To find the right size rug, measure the length of your horse from the withers to the base of the tail. The lengths of horse rugs vary in 10 cm increments. Therefore, it is usually no problem to find a suitable horse rug. This only becomes problematic if your horse is particularly thin or extremely stout. With very thin horses, the neckline is usually too big. This causes the rug to slip down the back. A cut neck can solve the problem.
If your horse is very stout or if it is a stallion with an appropriate neck, the neckline is often too tight. This makes the rug very uncomfortable for the horse and it may try to pull it off. In this case, a chest expansion helps. This is a small piece of rug that is buckled in the chest area and increases the size of the neckline.
Horseflies can become a real nuisance on rides, in the paddock or in an open stable. The animals then become restless, beat their heads and kick. Fly sheets, preferably with a neck piece, protect the largest part of the horse's body from these pests. The fly sheet material is usually treated with an insect repellent spray. An additional fly mask protects the horse's head when out in the pasture or in an open stable.

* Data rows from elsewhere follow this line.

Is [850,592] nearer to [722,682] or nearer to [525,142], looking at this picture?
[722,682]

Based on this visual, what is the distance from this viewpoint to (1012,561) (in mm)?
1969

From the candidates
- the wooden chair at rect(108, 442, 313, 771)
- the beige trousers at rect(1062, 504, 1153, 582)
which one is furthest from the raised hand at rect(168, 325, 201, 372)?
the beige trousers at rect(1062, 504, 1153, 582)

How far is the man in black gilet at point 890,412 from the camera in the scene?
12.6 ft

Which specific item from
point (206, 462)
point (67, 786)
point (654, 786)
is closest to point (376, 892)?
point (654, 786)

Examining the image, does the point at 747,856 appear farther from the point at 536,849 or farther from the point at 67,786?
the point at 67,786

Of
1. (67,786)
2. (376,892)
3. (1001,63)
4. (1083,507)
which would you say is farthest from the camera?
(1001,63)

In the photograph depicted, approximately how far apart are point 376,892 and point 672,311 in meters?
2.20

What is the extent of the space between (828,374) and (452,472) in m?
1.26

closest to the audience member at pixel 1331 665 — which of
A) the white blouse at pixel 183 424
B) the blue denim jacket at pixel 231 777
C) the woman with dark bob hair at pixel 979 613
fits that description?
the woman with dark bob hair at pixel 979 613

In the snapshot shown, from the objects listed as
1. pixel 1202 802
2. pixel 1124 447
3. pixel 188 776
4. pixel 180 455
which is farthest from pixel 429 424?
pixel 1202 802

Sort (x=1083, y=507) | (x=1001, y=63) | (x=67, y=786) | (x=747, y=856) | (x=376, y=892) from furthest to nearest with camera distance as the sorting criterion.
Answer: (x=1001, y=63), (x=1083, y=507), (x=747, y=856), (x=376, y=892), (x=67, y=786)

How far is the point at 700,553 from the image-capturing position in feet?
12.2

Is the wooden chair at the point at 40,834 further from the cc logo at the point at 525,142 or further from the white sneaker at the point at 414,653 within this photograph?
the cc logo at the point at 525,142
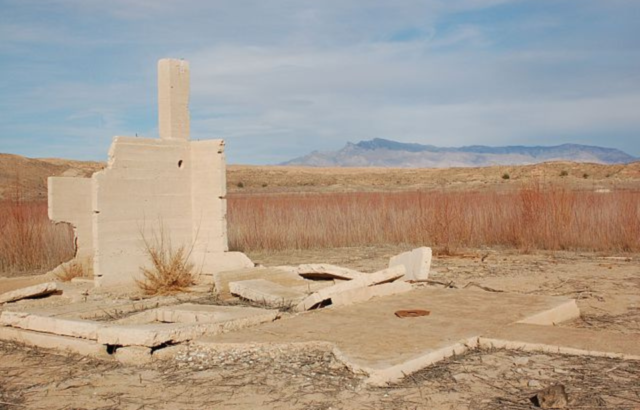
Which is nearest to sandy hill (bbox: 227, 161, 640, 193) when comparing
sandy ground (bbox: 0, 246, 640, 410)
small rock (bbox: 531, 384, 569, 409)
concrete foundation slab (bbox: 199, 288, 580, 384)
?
concrete foundation slab (bbox: 199, 288, 580, 384)

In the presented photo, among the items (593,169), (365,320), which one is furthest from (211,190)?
(593,169)

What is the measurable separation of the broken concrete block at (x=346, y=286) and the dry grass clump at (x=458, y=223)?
552cm

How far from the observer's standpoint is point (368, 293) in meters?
8.50

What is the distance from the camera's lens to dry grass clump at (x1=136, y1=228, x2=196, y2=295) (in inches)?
389

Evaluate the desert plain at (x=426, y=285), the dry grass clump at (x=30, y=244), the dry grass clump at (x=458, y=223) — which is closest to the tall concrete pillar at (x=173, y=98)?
the desert plain at (x=426, y=285)

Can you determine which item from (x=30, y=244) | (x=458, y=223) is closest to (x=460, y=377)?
(x=458, y=223)

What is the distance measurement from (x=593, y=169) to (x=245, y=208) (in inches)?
1138

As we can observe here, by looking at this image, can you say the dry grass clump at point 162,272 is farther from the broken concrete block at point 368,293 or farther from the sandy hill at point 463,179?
the sandy hill at point 463,179

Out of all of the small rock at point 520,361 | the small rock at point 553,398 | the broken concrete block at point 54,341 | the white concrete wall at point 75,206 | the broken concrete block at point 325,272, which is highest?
the white concrete wall at point 75,206

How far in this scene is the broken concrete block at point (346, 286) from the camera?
8.00 m

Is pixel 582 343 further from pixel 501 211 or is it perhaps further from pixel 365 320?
pixel 501 211

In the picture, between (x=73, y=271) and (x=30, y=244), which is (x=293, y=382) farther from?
(x=30, y=244)

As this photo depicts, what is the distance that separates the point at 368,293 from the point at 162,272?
3.09m

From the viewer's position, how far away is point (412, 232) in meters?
15.9
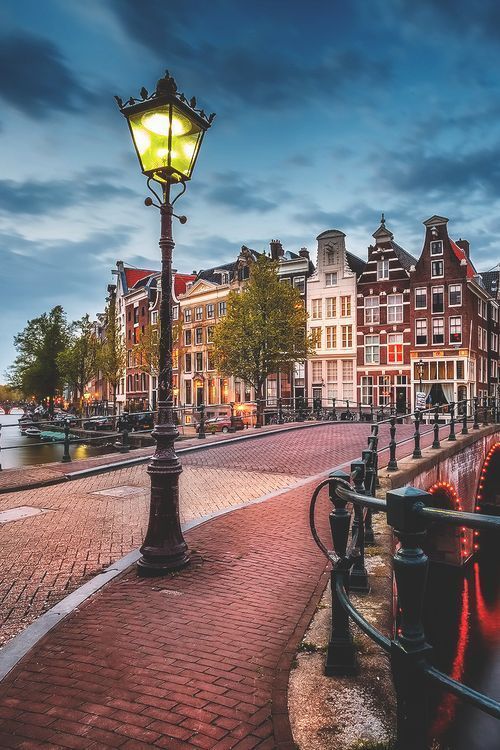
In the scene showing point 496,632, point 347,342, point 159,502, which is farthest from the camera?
point 347,342

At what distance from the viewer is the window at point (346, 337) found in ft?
131

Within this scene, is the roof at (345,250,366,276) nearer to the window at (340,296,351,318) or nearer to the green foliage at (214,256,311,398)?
the window at (340,296,351,318)

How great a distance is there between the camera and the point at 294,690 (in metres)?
2.72

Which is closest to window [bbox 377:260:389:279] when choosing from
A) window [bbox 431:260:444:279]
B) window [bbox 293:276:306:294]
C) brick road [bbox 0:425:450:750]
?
window [bbox 431:260:444:279]

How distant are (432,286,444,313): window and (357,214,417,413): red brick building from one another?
1866mm

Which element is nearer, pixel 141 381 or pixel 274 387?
pixel 274 387

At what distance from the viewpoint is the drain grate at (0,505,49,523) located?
7.22m

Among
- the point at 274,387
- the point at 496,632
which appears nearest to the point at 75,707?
the point at 496,632

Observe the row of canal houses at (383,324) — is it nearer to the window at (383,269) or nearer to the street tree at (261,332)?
the window at (383,269)

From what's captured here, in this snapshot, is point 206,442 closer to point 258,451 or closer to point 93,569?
point 258,451

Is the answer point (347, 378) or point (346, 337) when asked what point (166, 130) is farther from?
point (347, 378)

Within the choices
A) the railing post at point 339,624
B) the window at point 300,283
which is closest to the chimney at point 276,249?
the window at point 300,283

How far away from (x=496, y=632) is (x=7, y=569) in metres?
12.9

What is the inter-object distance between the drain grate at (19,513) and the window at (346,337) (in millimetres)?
34040
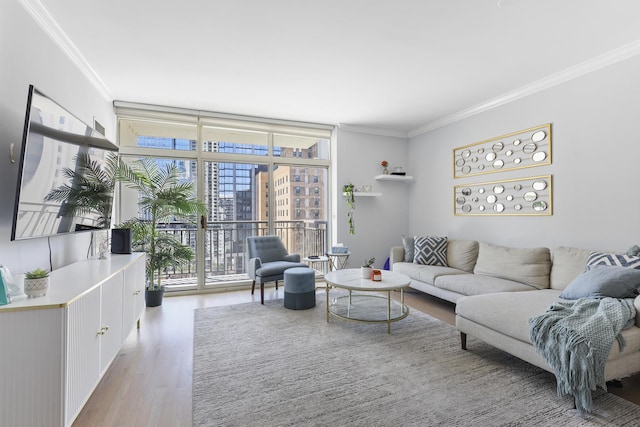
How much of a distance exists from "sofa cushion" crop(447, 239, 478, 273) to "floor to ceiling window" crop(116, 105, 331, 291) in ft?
6.94

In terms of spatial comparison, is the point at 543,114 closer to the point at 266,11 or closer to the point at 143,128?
the point at 266,11

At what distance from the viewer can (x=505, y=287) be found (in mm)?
3115

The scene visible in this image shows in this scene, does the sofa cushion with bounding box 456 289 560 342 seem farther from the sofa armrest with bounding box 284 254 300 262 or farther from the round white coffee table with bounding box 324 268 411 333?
the sofa armrest with bounding box 284 254 300 262

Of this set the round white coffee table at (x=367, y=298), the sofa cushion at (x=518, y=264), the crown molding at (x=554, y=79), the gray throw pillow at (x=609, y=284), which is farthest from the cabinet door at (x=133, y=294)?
the crown molding at (x=554, y=79)

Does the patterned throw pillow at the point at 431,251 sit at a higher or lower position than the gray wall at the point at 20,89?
lower

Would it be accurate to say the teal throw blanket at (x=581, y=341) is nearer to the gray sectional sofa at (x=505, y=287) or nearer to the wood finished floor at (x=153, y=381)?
the gray sectional sofa at (x=505, y=287)

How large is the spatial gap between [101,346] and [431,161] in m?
4.86

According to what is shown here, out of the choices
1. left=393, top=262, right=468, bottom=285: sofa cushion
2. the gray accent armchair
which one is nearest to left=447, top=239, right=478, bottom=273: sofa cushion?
left=393, top=262, right=468, bottom=285: sofa cushion

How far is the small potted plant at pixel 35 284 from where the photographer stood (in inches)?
60.6

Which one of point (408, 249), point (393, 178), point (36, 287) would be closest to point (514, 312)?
point (408, 249)

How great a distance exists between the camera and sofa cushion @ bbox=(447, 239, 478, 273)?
4.06 meters

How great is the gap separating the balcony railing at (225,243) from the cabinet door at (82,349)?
110 inches

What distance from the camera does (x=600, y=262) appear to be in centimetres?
265

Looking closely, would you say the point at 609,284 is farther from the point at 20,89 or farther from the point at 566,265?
the point at 20,89
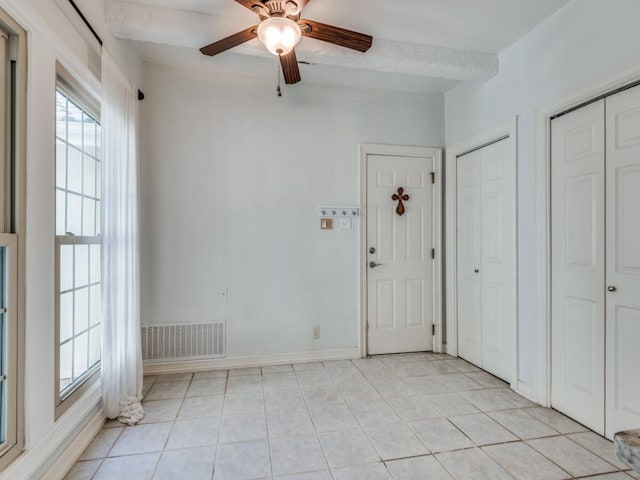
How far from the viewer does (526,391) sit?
2600mm

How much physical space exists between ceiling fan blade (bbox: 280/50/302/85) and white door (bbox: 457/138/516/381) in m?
1.81

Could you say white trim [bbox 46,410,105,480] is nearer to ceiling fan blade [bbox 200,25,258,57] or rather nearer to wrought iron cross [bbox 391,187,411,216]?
ceiling fan blade [bbox 200,25,258,57]

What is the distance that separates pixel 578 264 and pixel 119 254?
303 cm

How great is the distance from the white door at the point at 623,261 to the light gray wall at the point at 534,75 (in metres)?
0.29

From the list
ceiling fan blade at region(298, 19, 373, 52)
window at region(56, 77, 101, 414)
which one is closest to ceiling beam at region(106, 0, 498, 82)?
ceiling fan blade at region(298, 19, 373, 52)

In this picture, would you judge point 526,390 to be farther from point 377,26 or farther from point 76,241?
point 76,241

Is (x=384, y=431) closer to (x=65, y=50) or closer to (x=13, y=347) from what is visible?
(x=13, y=347)

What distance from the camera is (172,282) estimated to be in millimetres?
3074

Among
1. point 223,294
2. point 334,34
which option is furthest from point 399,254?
point 334,34

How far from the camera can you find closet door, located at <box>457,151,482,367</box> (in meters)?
3.20

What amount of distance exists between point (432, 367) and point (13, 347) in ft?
9.98

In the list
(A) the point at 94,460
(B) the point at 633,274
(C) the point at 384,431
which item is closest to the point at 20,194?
(A) the point at 94,460

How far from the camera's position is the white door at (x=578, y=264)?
2.10 meters

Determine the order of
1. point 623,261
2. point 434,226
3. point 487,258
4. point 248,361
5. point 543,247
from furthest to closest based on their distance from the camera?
point 434,226 → point 248,361 → point 487,258 → point 543,247 → point 623,261
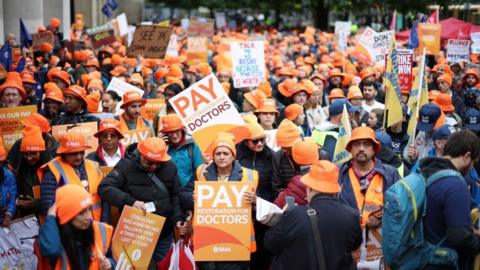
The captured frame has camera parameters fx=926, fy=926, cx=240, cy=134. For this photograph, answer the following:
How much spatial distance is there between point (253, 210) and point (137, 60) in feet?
43.3

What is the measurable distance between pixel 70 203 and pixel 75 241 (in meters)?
0.33

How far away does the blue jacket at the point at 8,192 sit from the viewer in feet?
26.4

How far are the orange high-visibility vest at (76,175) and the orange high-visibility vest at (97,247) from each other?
131 centimetres

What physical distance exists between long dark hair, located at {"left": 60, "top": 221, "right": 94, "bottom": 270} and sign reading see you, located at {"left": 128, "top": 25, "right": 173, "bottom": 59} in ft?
39.0

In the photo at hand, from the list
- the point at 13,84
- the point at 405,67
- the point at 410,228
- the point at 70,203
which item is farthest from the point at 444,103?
the point at 70,203

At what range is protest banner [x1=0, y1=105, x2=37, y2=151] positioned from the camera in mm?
10805

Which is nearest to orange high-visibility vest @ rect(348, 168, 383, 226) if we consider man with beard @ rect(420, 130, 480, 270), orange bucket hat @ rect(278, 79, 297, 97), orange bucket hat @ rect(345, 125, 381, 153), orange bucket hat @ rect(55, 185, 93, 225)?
orange bucket hat @ rect(345, 125, 381, 153)

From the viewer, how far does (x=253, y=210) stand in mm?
7980

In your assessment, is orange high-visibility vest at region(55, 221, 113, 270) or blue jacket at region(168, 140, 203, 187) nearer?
orange high-visibility vest at region(55, 221, 113, 270)

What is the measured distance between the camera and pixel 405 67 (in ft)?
43.3

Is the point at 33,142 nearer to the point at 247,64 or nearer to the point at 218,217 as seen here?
the point at 218,217

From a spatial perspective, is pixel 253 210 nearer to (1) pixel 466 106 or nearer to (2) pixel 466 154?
(2) pixel 466 154

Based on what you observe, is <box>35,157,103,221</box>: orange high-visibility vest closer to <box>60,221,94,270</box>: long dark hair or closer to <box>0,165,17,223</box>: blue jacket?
<box>0,165,17,223</box>: blue jacket

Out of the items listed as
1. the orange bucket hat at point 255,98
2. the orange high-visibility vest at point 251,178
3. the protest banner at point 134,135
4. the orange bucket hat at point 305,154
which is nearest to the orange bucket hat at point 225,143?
the orange high-visibility vest at point 251,178
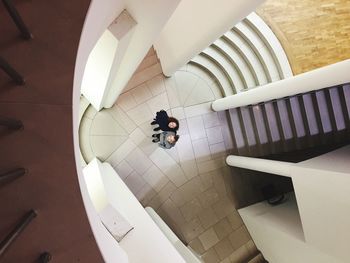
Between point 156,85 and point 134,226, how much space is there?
3200mm

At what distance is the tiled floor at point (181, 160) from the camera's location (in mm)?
5918

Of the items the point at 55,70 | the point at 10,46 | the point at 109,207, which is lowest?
the point at 109,207

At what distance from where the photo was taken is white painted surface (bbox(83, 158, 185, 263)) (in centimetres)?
310

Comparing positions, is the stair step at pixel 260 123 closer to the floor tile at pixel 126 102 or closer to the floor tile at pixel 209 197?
the floor tile at pixel 209 197

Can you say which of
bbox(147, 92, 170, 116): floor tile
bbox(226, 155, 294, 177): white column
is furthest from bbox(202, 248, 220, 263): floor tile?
bbox(147, 92, 170, 116): floor tile

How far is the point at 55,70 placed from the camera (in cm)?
156

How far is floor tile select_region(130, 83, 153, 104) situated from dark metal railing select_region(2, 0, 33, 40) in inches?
177

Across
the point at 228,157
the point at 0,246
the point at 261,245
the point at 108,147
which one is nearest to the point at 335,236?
the point at 261,245

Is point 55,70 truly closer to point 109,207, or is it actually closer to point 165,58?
point 109,207

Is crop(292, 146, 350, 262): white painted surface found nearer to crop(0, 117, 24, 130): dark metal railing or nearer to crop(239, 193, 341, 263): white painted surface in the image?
crop(239, 193, 341, 263): white painted surface

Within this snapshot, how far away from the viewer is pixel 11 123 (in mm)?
1419

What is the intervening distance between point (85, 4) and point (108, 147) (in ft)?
14.7

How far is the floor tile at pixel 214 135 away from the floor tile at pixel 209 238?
5.90ft

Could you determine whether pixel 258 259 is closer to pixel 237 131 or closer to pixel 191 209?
pixel 191 209
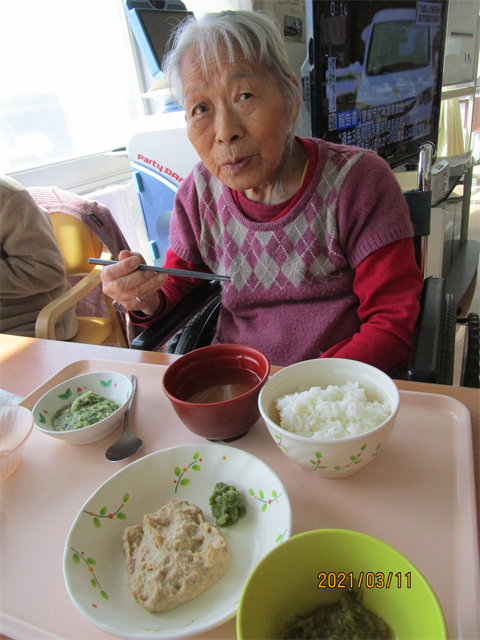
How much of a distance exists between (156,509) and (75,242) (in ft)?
5.36

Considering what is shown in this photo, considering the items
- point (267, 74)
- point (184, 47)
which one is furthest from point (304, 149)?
point (184, 47)

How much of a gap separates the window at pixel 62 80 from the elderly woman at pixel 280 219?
5.80 ft

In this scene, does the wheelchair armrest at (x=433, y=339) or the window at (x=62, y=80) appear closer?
the wheelchair armrest at (x=433, y=339)

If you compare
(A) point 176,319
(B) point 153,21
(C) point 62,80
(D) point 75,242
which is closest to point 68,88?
(C) point 62,80

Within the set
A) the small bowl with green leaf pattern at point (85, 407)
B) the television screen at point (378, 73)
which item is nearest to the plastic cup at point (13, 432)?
the small bowl with green leaf pattern at point (85, 407)

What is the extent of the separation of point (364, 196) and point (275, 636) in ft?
2.71

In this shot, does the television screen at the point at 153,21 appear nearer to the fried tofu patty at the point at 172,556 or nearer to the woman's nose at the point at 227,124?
the woman's nose at the point at 227,124

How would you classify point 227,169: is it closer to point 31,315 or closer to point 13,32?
point 31,315

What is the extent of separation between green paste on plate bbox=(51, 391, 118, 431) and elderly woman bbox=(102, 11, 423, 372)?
1.01 ft

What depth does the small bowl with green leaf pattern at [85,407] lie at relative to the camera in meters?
0.70

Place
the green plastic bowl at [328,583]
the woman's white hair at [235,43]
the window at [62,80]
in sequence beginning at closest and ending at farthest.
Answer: the green plastic bowl at [328,583]
the woman's white hair at [235,43]
the window at [62,80]

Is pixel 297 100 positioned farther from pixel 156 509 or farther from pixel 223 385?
pixel 156 509

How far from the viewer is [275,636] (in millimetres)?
364
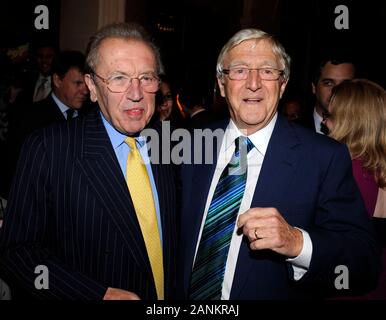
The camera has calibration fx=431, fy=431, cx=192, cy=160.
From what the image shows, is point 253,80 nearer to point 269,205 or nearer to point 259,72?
point 259,72

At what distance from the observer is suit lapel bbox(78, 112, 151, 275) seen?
5.49 feet

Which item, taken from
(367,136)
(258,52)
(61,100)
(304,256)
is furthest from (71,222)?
(61,100)

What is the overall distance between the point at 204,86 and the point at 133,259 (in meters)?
3.58

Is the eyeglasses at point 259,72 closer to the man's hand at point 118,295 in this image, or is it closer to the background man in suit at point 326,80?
the man's hand at point 118,295

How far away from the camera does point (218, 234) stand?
5.85 feet

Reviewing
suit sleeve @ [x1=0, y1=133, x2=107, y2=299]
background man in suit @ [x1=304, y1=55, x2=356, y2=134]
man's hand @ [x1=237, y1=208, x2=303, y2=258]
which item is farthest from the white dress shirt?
background man in suit @ [x1=304, y1=55, x2=356, y2=134]

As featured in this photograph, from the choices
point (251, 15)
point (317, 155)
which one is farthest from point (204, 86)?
point (251, 15)

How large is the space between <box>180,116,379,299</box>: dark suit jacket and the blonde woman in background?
1.96ft

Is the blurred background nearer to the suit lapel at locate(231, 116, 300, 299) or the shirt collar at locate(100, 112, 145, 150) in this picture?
the shirt collar at locate(100, 112, 145, 150)

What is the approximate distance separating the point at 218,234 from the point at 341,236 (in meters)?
0.48

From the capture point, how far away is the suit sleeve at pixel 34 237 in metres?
1.55

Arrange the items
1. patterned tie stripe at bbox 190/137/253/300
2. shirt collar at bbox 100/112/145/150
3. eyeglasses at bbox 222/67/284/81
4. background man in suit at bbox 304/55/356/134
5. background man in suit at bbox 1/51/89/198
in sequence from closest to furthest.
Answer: patterned tie stripe at bbox 190/137/253/300 → shirt collar at bbox 100/112/145/150 → eyeglasses at bbox 222/67/284/81 → background man in suit at bbox 1/51/89/198 → background man in suit at bbox 304/55/356/134

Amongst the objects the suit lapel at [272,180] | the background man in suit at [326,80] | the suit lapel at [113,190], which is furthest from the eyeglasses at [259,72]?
the background man in suit at [326,80]

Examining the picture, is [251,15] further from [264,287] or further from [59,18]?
[264,287]
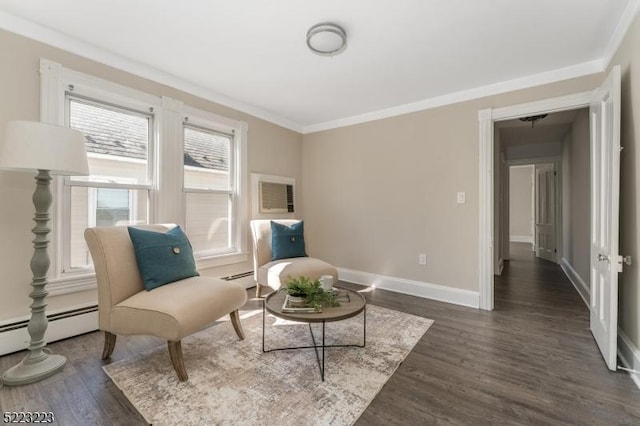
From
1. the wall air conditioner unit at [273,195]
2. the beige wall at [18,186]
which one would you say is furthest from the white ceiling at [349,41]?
the wall air conditioner unit at [273,195]

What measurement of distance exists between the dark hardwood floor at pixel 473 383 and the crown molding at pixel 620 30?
230cm

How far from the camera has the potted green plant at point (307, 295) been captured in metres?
2.01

For riding out, fly riding rugs in combination with ear bonnets or fly veils are ideal. They can be quickly and easily thrown on the saddled horse and thus allow a relaxed ride despite buzzing pests. Due to recesses in the saddle position and in the area of the rider's thigh, it fits both at a walk and on faster rides at a canter without slipping or the rider's spurs getting tangled in the mesh.